End your run with a sound body, and a sound mind too
Yoga has also been clinically proven to reduce stress and relieve psychological tension too. Runners who practised a post-run yoga regime reported lowered stress and injuries, and higher moods in general. Yoga builds strength and endurance in addition to flexibility and, because breathing control is also part of practising yoga, yoga increases the maximum oxygen uptake runners can manage during their runs.
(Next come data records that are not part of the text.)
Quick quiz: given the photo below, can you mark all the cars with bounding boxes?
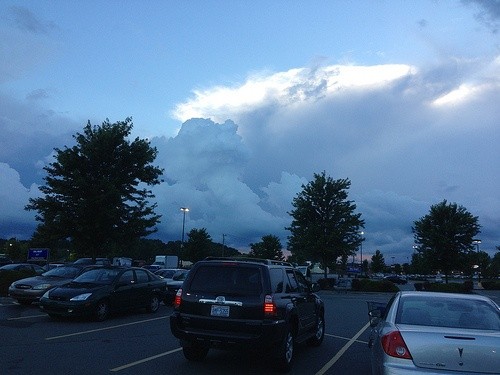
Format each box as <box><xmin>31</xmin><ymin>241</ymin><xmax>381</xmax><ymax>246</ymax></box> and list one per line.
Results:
<box><xmin>40</xmin><ymin>266</ymin><xmax>167</xmax><ymax>322</ymax></box>
<box><xmin>9</xmin><ymin>267</ymin><xmax>81</xmax><ymax>311</ymax></box>
<box><xmin>42</xmin><ymin>255</ymin><xmax>189</xmax><ymax>305</ymax></box>
<box><xmin>383</xmin><ymin>274</ymin><xmax>408</xmax><ymax>285</ymax></box>
<box><xmin>368</xmin><ymin>291</ymin><xmax>500</xmax><ymax>375</ymax></box>
<box><xmin>435</xmin><ymin>277</ymin><xmax>443</xmax><ymax>283</ymax></box>
<box><xmin>0</xmin><ymin>263</ymin><xmax>47</xmax><ymax>297</ymax></box>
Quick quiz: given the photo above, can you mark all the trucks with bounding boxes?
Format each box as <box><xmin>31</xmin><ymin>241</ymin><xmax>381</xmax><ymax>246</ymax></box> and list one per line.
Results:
<box><xmin>296</xmin><ymin>266</ymin><xmax>338</xmax><ymax>292</ymax></box>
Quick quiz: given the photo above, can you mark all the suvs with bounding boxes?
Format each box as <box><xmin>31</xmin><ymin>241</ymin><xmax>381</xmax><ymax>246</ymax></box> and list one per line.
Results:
<box><xmin>170</xmin><ymin>257</ymin><xmax>325</xmax><ymax>372</ymax></box>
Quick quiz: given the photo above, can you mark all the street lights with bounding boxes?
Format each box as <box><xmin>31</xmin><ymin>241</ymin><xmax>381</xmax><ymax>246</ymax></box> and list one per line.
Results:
<box><xmin>357</xmin><ymin>231</ymin><xmax>364</xmax><ymax>263</ymax></box>
<box><xmin>412</xmin><ymin>245</ymin><xmax>418</xmax><ymax>254</ymax></box>
<box><xmin>9</xmin><ymin>243</ymin><xmax>13</xmax><ymax>263</ymax></box>
<box><xmin>180</xmin><ymin>207</ymin><xmax>189</xmax><ymax>242</ymax></box>
<box><xmin>474</xmin><ymin>240</ymin><xmax>482</xmax><ymax>282</ymax></box>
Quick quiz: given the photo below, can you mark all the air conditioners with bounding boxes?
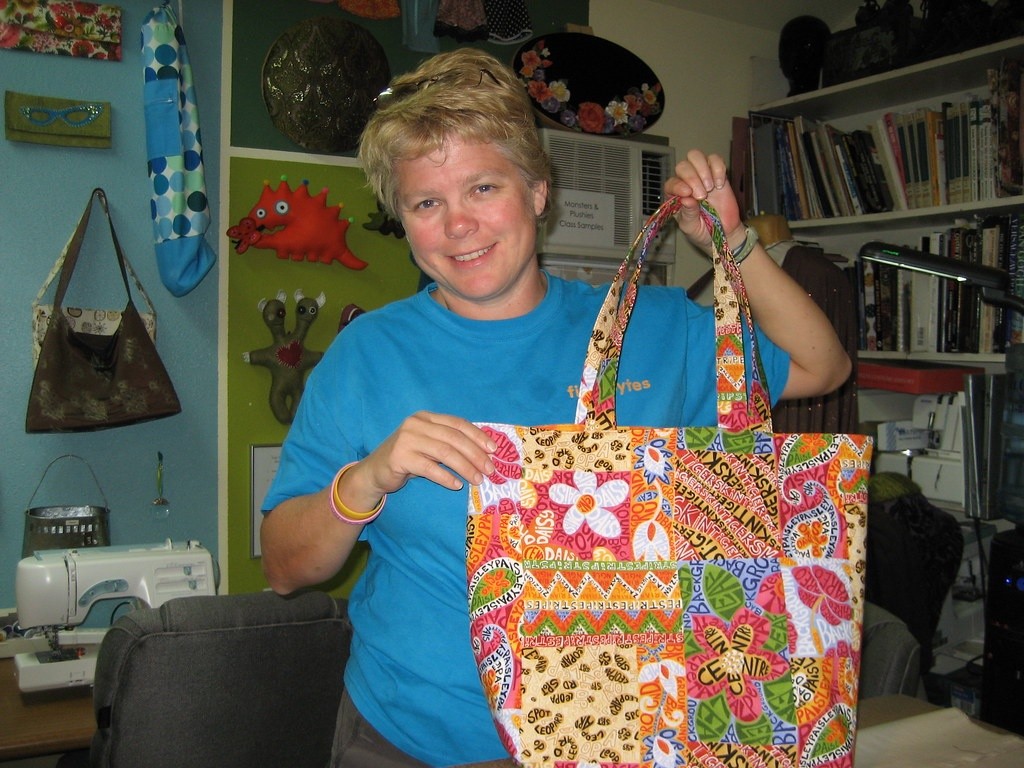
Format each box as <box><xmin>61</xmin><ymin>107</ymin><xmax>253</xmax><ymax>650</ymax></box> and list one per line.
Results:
<box><xmin>536</xmin><ymin>127</ymin><xmax>676</xmax><ymax>270</ymax></box>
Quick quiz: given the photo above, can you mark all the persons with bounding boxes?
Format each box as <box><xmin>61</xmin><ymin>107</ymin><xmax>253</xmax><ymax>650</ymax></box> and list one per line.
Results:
<box><xmin>260</xmin><ymin>48</ymin><xmax>853</xmax><ymax>768</ymax></box>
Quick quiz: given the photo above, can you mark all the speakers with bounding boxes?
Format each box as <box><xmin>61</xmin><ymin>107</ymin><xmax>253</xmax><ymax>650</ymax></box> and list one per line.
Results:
<box><xmin>980</xmin><ymin>528</ymin><xmax>1024</xmax><ymax>738</ymax></box>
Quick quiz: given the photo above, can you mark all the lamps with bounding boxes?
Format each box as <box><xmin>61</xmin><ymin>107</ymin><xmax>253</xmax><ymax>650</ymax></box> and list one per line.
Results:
<box><xmin>858</xmin><ymin>242</ymin><xmax>1024</xmax><ymax>316</ymax></box>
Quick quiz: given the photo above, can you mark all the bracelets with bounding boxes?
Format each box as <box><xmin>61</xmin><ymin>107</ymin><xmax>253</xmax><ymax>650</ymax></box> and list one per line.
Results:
<box><xmin>708</xmin><ymin>223</ymin><xmax>759</xmax><ymax>266</ymax></box>
<box><xmin>329</xmin><ymin>461</ymin><xmax>387</xmax><ymax>525</ymax></box>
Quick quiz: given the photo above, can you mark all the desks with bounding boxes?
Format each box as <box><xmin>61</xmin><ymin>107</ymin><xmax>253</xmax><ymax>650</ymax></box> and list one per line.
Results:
<box><xmin>0</xmin><ymin>643</ymin><xmax>99</xmax><ymax>763</ymax></box>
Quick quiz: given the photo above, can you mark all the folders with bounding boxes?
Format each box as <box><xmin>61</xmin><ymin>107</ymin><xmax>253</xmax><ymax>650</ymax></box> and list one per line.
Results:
<box><xmin>963</xmin><ymin>371</ymin><xmax>982</xmax><ymax>517</ymax></box>
<box><xmin>984</xmin><ymin>373</ymin><xmax>1006</xmax><ymax>521</ymax></box>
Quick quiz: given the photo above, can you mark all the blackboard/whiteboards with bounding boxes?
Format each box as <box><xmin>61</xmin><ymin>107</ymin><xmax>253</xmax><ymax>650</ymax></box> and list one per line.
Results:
<box><xmin>249</xmin><ymin>443</ymin><xmax>367</xmax><ymax>560</ymax></box>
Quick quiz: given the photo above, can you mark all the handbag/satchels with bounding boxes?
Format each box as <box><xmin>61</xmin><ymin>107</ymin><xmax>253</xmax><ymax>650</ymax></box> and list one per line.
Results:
<box><xmin>25</xmin><ymin>187</ymin><xmax>181</xmax><ymax>433</ymax></box>
<box><xmin>34</xmin><ymin>187</ymin><xmax>157</xmax><ymax>373</ymax></box>
<box><xmin>0</xmin><ymin>1</ymin><xmax>124</xmax><ymax>62</ymax></box>
<box><xmin>466</xmin><ymin>196</ymin><xmax>874</xmax><ymax>768</ymax></box>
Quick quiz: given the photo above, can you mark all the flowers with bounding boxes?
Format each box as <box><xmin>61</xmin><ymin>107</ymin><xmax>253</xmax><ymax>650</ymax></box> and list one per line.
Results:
<box><xmin>517</xmin><ymin>39</ymin><xmax>664</xmax><ymax>138</ymax></box>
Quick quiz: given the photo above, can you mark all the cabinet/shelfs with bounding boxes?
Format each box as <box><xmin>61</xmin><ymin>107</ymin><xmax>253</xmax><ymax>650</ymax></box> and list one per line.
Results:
<box><xmin>747</xmin><ymin>35</ymin><xmax>1024</xmax><ymax>526</ymax></box>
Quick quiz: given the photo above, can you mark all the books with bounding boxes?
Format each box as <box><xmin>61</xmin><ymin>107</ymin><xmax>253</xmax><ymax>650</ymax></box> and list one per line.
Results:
<box><xmin>744</xmin><ymin>58</ymin><xmax>1024</xmax><ymax>354</ymax></box>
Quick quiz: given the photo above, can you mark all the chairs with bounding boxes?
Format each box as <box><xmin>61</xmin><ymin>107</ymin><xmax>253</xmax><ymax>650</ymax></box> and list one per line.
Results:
<box><xmin>56</xmin><ymin>589</ymin><xmax>354</xmax><ymax>768</ymax></box>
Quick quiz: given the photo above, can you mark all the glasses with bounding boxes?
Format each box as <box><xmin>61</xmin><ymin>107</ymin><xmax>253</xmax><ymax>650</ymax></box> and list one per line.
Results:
<box><xmin>371</xmin><ymin>67</ymin><xmax>502</xmax><ymax>109</ymax></box>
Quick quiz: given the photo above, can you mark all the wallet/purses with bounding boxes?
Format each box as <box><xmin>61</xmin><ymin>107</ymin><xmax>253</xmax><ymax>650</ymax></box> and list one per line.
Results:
<box><xmin>4</xmin><ymin>91</ymin><xmax>111</xmax><ymax>149</ymax></box>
Great yoga positions for runners
Head to Knee Stretch
Sit with your legs outstretch before you, toes facing upwards. Bring your left foot to a flat position towards your right inner thigh, your knee facing away from your body at a 90 degree angle. Centre your torso over your (still extended) right leg and exhale as you lower your torso towards the ground; face positioned looking at your thigh. Reach for your toes. Allow your body to extend as you inhale and sink lower as you exhale. Inhale as you roll up gradually. Repeat with your right foot and left thigh.
Quads and Ankles
Kneel with your knees together but your feet apart so that your bottom can rest on the floor. Roll your calves from your thighs until you are comfortable and hold this pose.
Hips and Thighs
From the Hero Pose, stretch forwards and lower to the floor. Your belly should fall between your thighs and your forehead will reach towards the mat or floor. Reach your hands out forwards to stretch your back lengthways and stretch your hands facing behind you, along your sides, to stretch between your shoulder blades.
Post-run yoga is simple, effective and will keep you safe and pushing yourself further and faster in no time. Remember to let yourself become calm as you practise these poses and stretches.